(Recorded information):
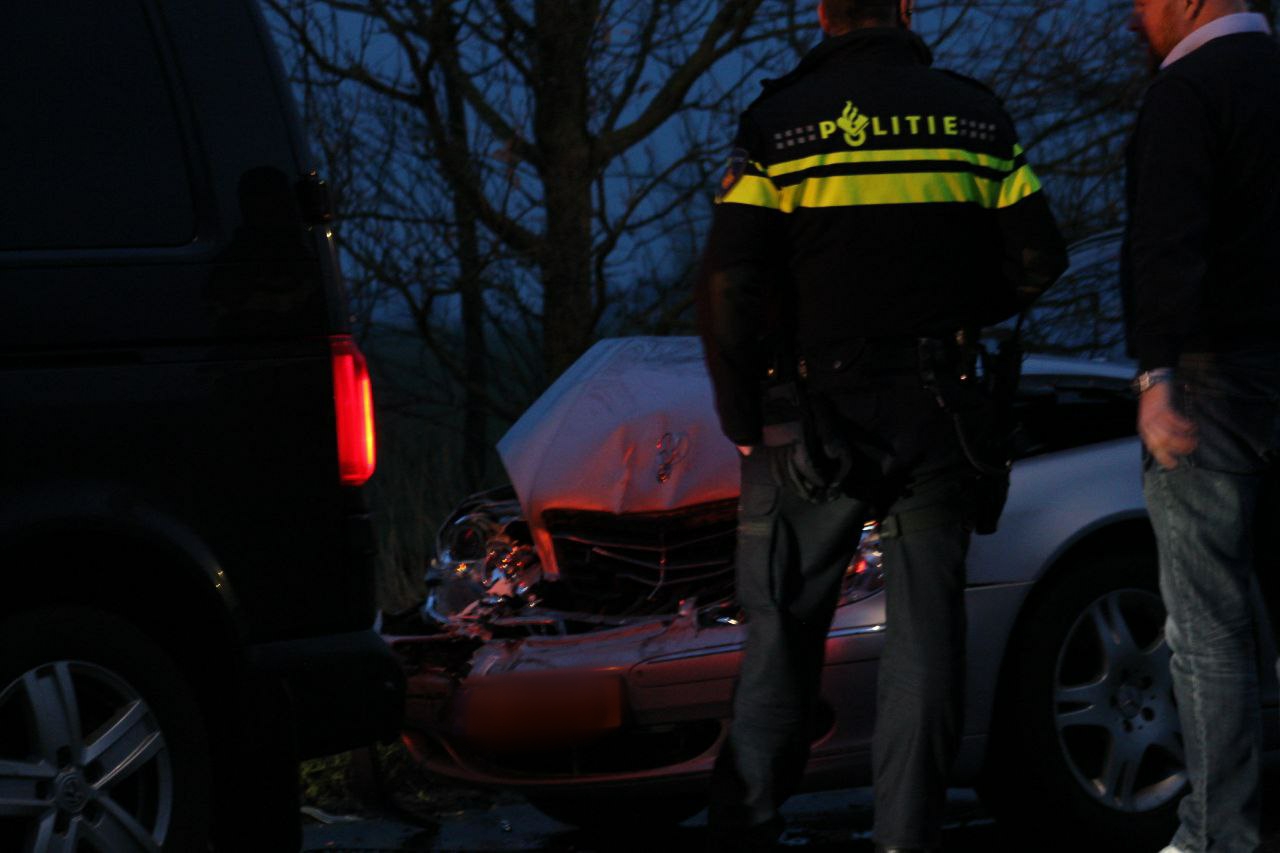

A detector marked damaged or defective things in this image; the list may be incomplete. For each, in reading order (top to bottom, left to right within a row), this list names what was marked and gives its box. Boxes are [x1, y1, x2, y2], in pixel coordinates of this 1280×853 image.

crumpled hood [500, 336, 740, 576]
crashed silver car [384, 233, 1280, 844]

--

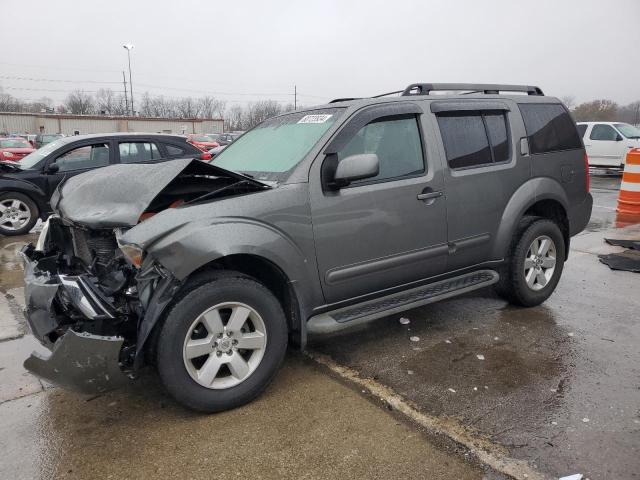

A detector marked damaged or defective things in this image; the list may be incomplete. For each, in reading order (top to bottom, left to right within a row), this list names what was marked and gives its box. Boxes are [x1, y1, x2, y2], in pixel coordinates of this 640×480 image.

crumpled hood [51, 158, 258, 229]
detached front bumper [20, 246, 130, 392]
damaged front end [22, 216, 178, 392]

(Task brief):
Report only the number of lines in the items above that contain the word "order".

(Response):
2